#### ACTIONS TO TAKE:
(1) List every date given in the Flink mailing-list thread about the truncate error, each with its time where one is shown.
(2) Pick up the Flink mailing-list thread about the truncate error right after its last sentence, and carry on with the October 14 message in the same voice.
------ DOCUMENT SEGMENT ------
RE: FLINK-13497 / "Could not create file for checking if truncate works" / HDFS

2019-10-15 Thread Adrian Vasiliu
Hi,
FYI we've switched to a different Hadoop server, and the issue vanished... It does look as the cause was on hadoop side. Thanks again Congxian.Adrian 
 
- Original message -From: "Adrian Vasiliu" To: qcx978132...@gmail.comCc: user@flink.apache.orgSubject: [EXTERNAL] RE: FLINK-13497 / "Could not create file for checking if truncate works" / HDFSDate: Tue, Oct 15, 2019 8:37 AM 
Thanks Congxian. The possible causes listed in the mostly voted answer of https://stackoverflow.com/questions/36015864/hadoop-be-replicated-to-0-nodes-instead-of-minreplication-1-there-are-1/36310025 do not seem to hold for us, because we have other pretty much similar flink jobs using the same Hadoop server and root directory (under different hdfs paths), and they do work. Thus in principle the config on the Hadoop server-side wouldn't be the cause. Also, according to the Ambari monitoring tools, the Hadoop server is healthy, and we did restart it. However, we'll check all points mentioned in various answers, in particular the one about temp files.
Thanks
Adrian
 
- Original message -From: Congxian Qiu To: Adrian Vasiliu Cc: user Subject: [EXTERNAL] Re: FLINK-13497 / "Could not create file for checking if truncate works" / HDFSDate: Tue, Oct 15, 2019 4:02 AM 
Hi
 
From the given stack trace, maybe you could solve the "replication problem" first,   File /okd-dev/3fe6b069-43bf-4d86-9762-4f501c9db16e could only be replicated to 0 nodes instead of minReplication (=1). There are 2 datanode(s) running and no node(s) are excluded in this operation, and maybe the answer from SO[1] can help.
 
[1] https://stackoverflow.com/questions/36015864/hadoop-be-replicated-to-0-nodes-instead-of-minreplication-1-there-are-1/36310025
Best,
Congxian 

Adrian Vasiliu  于2019年10月14日周一 下午9:10写道:
Hello, 
 
We recently upgraded our product from Flink 1.7.2 to Flink 1.9, and we experience repeated failing jobs with  
java.lang.RuntimeException: Could not create file for checking if truncate works. You can disable support for truncate() completely via BucketingSink.setUseTruncate(false).
------ ENTRIES PROVIDED ------
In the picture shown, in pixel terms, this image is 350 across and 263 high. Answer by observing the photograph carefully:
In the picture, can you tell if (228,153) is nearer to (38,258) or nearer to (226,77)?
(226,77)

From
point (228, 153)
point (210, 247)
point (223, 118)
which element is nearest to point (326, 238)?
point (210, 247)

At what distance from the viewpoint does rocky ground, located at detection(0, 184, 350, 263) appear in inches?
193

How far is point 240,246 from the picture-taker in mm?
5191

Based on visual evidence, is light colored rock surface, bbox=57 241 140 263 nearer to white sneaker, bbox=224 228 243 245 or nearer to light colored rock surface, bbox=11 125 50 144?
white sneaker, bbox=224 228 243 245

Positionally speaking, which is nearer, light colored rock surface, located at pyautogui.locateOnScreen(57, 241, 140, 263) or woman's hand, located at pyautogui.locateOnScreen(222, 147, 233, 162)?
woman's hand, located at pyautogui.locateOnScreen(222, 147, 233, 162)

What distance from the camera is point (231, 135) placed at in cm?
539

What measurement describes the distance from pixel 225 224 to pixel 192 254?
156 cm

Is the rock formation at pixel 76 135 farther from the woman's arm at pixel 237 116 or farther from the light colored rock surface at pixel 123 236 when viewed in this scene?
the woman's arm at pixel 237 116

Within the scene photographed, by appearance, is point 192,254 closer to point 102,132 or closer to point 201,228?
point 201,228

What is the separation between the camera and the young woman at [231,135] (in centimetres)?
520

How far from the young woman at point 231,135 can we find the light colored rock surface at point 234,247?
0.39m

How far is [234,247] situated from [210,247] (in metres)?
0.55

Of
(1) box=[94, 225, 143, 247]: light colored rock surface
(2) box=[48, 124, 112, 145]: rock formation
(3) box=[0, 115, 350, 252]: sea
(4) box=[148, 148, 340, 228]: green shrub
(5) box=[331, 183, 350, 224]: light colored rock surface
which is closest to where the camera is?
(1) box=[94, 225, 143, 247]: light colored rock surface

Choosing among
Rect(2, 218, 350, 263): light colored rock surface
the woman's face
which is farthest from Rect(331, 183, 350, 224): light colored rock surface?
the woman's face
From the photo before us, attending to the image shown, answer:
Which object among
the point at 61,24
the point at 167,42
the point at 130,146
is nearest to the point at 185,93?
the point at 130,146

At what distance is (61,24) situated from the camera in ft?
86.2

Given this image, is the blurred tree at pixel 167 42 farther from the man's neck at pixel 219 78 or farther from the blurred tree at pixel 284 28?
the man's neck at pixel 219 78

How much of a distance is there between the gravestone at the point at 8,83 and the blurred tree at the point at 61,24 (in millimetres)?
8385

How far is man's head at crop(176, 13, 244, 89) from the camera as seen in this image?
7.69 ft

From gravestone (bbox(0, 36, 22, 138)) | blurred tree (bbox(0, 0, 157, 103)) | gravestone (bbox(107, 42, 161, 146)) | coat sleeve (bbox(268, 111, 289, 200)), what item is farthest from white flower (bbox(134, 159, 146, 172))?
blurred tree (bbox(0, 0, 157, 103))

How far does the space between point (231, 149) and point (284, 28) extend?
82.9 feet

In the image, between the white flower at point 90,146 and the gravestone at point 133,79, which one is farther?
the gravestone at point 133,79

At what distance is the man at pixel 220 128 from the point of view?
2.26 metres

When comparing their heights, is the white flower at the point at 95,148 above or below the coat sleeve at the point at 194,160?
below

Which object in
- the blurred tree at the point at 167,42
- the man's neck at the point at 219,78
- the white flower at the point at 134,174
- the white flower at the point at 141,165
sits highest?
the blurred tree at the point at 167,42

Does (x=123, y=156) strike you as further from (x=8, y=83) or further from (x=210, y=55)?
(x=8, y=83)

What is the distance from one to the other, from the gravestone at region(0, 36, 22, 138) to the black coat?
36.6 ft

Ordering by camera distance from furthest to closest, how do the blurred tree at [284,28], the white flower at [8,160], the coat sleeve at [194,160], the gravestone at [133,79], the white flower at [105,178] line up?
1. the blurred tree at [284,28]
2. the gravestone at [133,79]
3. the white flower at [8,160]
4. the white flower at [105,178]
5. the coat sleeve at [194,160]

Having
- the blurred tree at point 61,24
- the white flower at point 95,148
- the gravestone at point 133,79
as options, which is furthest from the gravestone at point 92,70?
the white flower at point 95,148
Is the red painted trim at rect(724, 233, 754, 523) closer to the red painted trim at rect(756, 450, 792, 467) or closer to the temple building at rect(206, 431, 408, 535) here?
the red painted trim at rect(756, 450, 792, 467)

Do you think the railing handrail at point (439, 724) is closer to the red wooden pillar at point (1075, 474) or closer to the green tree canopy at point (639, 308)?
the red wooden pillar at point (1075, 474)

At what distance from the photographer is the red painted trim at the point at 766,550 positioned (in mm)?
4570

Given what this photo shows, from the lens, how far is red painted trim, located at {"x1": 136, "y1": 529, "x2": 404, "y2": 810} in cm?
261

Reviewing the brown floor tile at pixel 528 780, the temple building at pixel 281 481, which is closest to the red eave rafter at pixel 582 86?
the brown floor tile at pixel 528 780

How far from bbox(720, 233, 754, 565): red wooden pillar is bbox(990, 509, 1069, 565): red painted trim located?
------
#### SOLVED TASKS:
(1)
- 2019-10-15 (thread date)
- Tue, Oct 15, 2019 8:37 AM
- Tue, Oct 15, 2019 4:02 AM
- 2019年10月14日周一 下午9:10 (Monday, October 14, 2019, 9:10 PM)

(2)
at org.apache.flink.streaming.connectors.fs.bucketing.BucketingSink.reflectTruncate(BucketingSink.java:645)
at org.apache.flink.streaming.connectors.fs.bucketing.BucketingSink.initializeState(BucketingSink.java:388)
at org.apache.flink.streaming.util.functions.StreamingFunctionUtils.tryRestoreFunction(StreamingFunctionUtils.java:178)
at org.apache.flink.streaming.util.functions.StreamingFunctionUtils.restoreFunctionState(StreamingFunctionUtils.java:160)
at org.apache.flink.streaming.api.operators.AbstractUdfStreamOperator.initializeState(AbstractUdfStreamOperator.java:96)
at org.apache.flink.streaming.api.operators.AbstractStreamOperator.initializeState(AbstractStreamOperator.java:281)
at org.apache.flink.streaming.runtime.tasks.StreamTask.initializeState(StreamTask.java:878)
at org.apache.flink.streaming.runtime.tasks.StreamTask.invoke(StreamTask.java:392)
at org.apache.flink.runtime.taskmanager.Task.doRun(Task.java:705)
at org.apache.flink.runtime.taskmanager.Task.run(Task.java:530)
at java.lang.Thread.run(Thread.java:748)
Caused by: org.apache.hadoop.ipc.RemoteException(java.io.IOException): File /okd-dev/3fe6b069-43bf-4d86-9762-4f501c9db16e could only be replicated to 0 nodes instead of minReplication (=1). There are 2 datanode(s) running and no node(s) are excluded in this operation.
at org.apache.hadoop.hdfs.server.blockmanagement.BlockManager.chooseTarget4NewBlock(BlockManager.java:1719)
at org.apache.hadoop.hdfs.server.namenode.FSNamesystem.getNewBlockTargets(FSNamesystem.java:3368)
at org.apache.hadoop.hdfs.server.namenode.FSNamesystem.getAdditionalBlock(FSNamesystem.java:3292)
at org.apache.hadoop.hdfs.server.namenode.NameNodeRpcServer.addBlock(NameNodeRpcServer.java:850)
at org.apache.hadoop.hdfs.protocolPB.ClientNamenodeProtocolServerSideTranslatorPB.addBlock(ClientNamenodeProtocolServerSideTranslatorPB.java:504)
at org.apache.hadoop.hdfs.protocol.proto.ClientNamenodeProtocolProtos$ClientNamenodeProtocol$2.callBlockingMethod(ClientNamenodeProtocolProtos.java)
at org.apache.hadoop.ipc.ProtobufRpcEngine$Server$ProtoBufRpcInvoker.call(ProtobufRpcEngine.java:640)
at org.apache.hadoop.ipc.RPC$Server.call(RPC.java:982)
at org.apache.hadoop.ipc.Server$Handler$1.run(Server.java:2351)
at org.apache.hadoop.ipc.Server$Handler$1.run(Server.java:2347)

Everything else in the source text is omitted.